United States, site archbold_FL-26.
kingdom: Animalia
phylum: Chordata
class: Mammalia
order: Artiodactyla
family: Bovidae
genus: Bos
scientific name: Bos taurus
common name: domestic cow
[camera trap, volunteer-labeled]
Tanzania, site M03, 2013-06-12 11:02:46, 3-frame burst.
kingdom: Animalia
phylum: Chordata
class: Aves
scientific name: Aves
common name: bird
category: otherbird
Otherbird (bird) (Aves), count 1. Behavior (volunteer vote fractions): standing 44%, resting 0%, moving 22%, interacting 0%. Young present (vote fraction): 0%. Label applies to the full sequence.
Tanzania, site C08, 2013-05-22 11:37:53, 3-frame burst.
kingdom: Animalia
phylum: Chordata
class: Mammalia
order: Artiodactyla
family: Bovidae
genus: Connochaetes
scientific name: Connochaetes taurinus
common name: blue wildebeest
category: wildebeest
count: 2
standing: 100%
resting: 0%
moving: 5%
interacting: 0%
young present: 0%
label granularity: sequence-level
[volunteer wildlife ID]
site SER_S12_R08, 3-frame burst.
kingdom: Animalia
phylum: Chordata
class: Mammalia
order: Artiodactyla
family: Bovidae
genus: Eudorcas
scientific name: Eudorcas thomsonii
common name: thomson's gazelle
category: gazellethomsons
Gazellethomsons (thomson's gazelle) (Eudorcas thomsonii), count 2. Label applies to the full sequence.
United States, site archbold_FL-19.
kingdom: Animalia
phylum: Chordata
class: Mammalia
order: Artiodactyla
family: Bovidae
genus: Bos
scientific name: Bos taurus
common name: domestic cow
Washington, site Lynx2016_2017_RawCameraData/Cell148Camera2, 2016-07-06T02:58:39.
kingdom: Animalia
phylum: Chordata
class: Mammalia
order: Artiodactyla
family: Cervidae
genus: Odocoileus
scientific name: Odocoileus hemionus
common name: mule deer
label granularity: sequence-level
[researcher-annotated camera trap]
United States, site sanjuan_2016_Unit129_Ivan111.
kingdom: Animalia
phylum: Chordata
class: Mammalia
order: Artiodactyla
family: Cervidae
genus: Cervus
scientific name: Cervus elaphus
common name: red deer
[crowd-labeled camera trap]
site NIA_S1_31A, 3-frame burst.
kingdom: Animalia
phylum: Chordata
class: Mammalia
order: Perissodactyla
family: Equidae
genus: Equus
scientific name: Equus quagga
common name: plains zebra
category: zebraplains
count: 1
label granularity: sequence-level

▶ _Task prompt_: Set down the full listing once more, exactly as written.

▶ _Answer for this exercise_:
United States, site archbold_FL-26.
kingdom: Animalia
phylum: Chordata
class: Mammalia
order: Artiodactyla
family: Bovidae
genus: Bos
scientific name: Bos taurus
common name: domestic cow
[camera trap, volunteer-labeled]
Tanzania, site M03, 2013-06-12 11:02:46, 3-frame burst.
kingdom: Animalia
phylum: Chordata
class: Aves
scientific name: Aves
common name: bird
category: otherbird
Otherbird (bird) (Aves), count 1. Behavior (volunteer vote fractions): standing 44%, resting 0%, moving 22%, interacting 0%. Young present (vote fraction): 0%. Label applies to the full sequence.
Tanzania, site C08, 2013-05-22 11:37:53, 3-frame burst.
kingdom: Animalia
phylum: Chordata
class: Mammalia
order: Artiodactyla
family: Bovidae
genus: Connochaetes
scientific name: Connochaetes taurinus
common name: blue wildebeest
category: wildebeest
count: 2
standing: 100%
resting: 0%
moving: 5%
interacting: 0%
young present: 0%
label granularity: sequence-level
[volunteer wildlife ID]
site SER_S12_R08, 3-frame burst.
kingdom: Animalia
phylum: Chordata
class: Mammalia
order: Artiodactyla
family: Bovidae
genus: Eudorcas
scientific name: Eudorcas thomsonii
common name: thomson's gazelle
category: gazellethomsons
Gazellethomsons (thomson's gazelle) (Eudorcas thomsonii), count 2. Label applies to the full sequence.
United States, site archbold_FL-19.
kingdom: Animalia
phylum: Chordata
class: Mammalia
order: Artiodactyla
family: Bovidae
genus: Bos
scientific name: Bos taurus
common name: domestic cow
Washington, site Lynx2016_2017_RawCameraData/Cell148Camera2, 2016-07-06T02:58:39.
kingdom: Animalia
phylum: Chordata
class: Mammalia
order: Artiodactyla
family: Cervidae
genus: Odocoileus
scientific name: Odocoileus hemionus
common name: mule deer
label granularity: sequence-level
[researcher-annotated camera trap]
United States, site sanjuan_2016_Unit129_Ivan111.
kingdom: Animalia
phylum: Chordata
class: Mammalia
order: Artiodactyla
family: Cervidae
genus: Cervus
scientific name: Cervus elaphus
common name: red deer
[crowd-labeled camera trap]
site NIA_S1_31A, 3-frame burst.
kingdom: Animalia
phylum: Chordata
class: Mammalia
order: Perissodactyla
family: Equidae
genus: Equus
scientific name: Equus quagga
common name: plains zebra
category: zebraplains
count: 1
label granularity: sequence-level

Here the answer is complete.